To accelerate learning in a virtual context, you need to provide information in a more structured manner. Doing so requires paying much more attention to what you include in the upfront “document dump”: organizational charts, financial reports, strategy and project documentation, and the current crisis response plan. In a recent Savannah Group study of 200 senior interim executives, 95% said access to that information made them more effective in their first few weeks, especially if the organization asked them ahead of time what would be most valuable. Beyond that, you need to help your new hires get a broader and deeper view of the organization and their role in it. For the new supply-chain leader, you could schedule virtual briefings on critical issues related to the existing system and associated challenges along with ones on culture, planning, and decision-making processes.

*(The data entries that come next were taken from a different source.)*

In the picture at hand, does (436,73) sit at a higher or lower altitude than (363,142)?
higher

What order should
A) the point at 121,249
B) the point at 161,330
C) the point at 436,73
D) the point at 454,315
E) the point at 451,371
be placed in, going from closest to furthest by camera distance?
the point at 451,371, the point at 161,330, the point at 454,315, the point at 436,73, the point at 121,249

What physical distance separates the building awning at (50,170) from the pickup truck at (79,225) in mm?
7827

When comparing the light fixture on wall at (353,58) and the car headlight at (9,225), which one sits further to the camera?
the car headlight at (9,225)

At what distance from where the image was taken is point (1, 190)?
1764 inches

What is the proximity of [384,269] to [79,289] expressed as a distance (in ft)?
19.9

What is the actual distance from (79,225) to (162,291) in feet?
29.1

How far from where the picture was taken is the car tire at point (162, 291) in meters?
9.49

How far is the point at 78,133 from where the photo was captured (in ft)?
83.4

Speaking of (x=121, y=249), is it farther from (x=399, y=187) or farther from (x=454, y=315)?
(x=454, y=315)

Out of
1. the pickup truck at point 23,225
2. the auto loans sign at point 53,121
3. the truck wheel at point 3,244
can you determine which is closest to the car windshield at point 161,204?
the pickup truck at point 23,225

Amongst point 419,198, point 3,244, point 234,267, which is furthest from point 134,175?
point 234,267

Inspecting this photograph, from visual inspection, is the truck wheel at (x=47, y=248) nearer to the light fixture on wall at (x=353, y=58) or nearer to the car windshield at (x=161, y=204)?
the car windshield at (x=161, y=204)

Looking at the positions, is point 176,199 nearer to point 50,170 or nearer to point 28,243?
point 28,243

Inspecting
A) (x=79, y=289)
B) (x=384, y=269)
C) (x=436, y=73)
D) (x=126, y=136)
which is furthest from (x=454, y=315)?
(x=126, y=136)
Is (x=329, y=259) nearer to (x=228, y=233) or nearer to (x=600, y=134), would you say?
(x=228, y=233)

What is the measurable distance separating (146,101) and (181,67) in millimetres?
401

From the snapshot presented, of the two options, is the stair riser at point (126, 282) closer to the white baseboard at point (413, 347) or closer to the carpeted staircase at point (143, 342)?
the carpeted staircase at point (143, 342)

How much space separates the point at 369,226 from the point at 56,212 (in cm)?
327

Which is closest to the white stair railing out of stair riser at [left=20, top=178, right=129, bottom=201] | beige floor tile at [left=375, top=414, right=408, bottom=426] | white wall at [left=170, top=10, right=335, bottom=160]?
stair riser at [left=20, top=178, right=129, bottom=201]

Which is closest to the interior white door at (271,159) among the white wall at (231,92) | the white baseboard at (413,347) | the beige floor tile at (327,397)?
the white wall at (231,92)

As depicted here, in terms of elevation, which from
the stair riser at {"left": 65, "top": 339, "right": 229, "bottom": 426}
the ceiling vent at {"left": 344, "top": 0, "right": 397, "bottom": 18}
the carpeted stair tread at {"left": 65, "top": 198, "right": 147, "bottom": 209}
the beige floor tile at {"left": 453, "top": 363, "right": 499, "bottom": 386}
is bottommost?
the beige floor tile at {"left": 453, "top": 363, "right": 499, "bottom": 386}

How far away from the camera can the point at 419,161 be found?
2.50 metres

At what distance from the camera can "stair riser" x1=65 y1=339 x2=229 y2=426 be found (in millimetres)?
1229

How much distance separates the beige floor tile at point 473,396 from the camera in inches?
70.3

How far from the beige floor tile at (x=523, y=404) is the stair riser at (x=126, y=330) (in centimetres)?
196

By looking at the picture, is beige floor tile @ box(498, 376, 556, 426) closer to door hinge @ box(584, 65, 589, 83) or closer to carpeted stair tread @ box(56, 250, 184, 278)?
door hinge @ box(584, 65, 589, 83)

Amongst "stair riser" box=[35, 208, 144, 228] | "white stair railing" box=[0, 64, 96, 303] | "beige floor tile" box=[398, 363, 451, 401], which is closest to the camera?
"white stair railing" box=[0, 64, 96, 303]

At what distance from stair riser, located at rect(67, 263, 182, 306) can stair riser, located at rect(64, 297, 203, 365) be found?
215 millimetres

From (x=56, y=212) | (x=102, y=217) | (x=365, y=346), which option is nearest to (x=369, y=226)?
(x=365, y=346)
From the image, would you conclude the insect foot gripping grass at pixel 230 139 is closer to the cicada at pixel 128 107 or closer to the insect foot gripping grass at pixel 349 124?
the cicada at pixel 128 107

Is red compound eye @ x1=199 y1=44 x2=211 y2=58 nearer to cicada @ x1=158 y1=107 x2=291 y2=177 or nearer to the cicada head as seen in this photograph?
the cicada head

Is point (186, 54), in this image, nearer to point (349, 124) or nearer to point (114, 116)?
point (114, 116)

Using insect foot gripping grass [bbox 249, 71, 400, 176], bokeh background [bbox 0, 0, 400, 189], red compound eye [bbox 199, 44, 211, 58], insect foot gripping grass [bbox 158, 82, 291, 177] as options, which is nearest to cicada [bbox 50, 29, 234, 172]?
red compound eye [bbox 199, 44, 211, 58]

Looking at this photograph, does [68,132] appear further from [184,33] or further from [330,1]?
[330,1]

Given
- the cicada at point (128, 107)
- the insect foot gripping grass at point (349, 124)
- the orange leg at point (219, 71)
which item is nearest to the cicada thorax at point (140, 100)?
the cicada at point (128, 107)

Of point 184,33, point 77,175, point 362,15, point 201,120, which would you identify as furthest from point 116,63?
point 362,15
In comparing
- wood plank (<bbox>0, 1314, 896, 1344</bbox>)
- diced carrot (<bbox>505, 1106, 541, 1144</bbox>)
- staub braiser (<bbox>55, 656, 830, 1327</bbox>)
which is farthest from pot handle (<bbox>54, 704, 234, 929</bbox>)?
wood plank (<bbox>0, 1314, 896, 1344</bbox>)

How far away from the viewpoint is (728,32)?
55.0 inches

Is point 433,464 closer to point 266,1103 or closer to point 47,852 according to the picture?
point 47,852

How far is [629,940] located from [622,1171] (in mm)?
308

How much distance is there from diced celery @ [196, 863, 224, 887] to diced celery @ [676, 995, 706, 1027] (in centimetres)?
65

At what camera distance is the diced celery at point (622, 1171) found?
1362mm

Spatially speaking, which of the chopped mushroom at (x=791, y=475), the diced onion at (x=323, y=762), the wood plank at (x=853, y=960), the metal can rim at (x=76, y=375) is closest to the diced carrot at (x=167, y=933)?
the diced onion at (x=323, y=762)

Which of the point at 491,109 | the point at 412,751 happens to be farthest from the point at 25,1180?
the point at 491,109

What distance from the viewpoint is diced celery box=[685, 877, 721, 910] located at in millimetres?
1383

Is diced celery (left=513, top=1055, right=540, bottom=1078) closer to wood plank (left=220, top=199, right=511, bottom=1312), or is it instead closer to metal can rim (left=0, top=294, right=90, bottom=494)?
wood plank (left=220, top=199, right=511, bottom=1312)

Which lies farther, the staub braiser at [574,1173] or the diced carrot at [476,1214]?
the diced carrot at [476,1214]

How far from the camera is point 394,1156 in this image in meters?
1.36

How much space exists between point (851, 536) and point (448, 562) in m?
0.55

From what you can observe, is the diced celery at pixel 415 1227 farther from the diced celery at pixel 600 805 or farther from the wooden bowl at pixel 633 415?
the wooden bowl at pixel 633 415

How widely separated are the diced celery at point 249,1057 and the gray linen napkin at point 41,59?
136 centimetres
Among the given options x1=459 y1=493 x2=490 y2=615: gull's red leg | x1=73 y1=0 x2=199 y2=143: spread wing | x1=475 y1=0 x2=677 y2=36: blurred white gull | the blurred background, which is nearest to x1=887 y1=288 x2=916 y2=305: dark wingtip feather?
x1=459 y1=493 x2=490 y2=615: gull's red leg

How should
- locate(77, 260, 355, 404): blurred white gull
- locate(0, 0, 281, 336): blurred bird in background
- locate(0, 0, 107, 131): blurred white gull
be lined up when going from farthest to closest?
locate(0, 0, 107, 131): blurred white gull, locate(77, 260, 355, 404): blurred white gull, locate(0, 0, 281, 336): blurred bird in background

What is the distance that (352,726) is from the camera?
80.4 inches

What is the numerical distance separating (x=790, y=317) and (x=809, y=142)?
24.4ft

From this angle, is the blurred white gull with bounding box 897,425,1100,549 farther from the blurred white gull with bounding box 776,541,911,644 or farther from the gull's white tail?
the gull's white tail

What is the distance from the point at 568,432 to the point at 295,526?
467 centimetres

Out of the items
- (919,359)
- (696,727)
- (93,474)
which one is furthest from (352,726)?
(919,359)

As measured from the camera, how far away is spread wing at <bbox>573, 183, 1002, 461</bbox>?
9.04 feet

3. Build a (more) robust stakeholder engagement plan.
Your next priority is to help your new hires identify, understand, and build relationships with key stakeholders. When onboarding is virtual, it’s essential to be even more detailed and structured here, too. Start by building a consensus internally about who the new leader’s key stakeholders are and, critically, the order in which the new leader should meet them; these things are often not apparent to new hires themselves. For the new supply-chain leader, there may be people one level down in finance and operations whose support will be crucial. Once you have identified the key stakeholders, reach out and align them on the objectives you have set for your new leader; that will maximize the value of their meetings.
4. Assign a virtual-onboarding buddy.
Quite a few companies built buddy systems into their pre-crisis onboarding processes (Microsoft is one example). And for new managers coming into remote-working organizations, a buddy is essential. Good buddies play four key roles: (1) They help orient new hires to the business and its context (2) They facilitate connections to people whose support is necessary or helpful (3) They assist with navigation of processes and systems, and (4) They accelerate acculturation by providing insight into “how things get done here.” Of course, you must take care to choose buddies who have the time, ability, and inclination to help, and you need to brief them on how they can be of most assistance. Typically, they should not be in the new leader’s chain of command; they should be peers or others with the “big picture” understanding necessary to be of real help. For the new supply-chain leader, a peer in operations could be a good choice.
5. Facilitate virtual team-building.
Helpful in face-to-face situations, a new-leader assimilation process is essential when onboarding happens remotely. This is a structured process for creating alignment and connection between a leader and their inherited team. A facilitator asks the leader and team members questions to uncover what they would most like to share with and learn about one another. The facilitator summarizes the resulting insights and uses them to guide a conversation between the leader and the team. The good news is that this process can be done effectively through video conferencing.
6. Consider hiring a coach.
Well before the crisis, research had established that transition-acceleration coaching halves the time required for new executives to become fully effective in their roles. Given that you, your team, and your new leader’s team are all dealing with the stresses of responding to the crisis, transition coaches can be especially impactful now. They are particularly helpful when they understand the organization, the company culture, and the stakeholder environment. Buddies and coaches play complementary roles in advising new leaders on the challenges they are facing and providing a safe space within which to discuss them.
As you apply these guidelines, keep in mind that effective virtual onboarding doesn’t just mean helping external hires. Employees making internal moves at a remote-working organization can face challenges that are as tough as — if not tougher than — those confronted by new leaders coming from the outside. And in the midst of a crisis, it’s just as important to get them up to speed fast. So you should use the same approach to accelerate every new leader joining your team.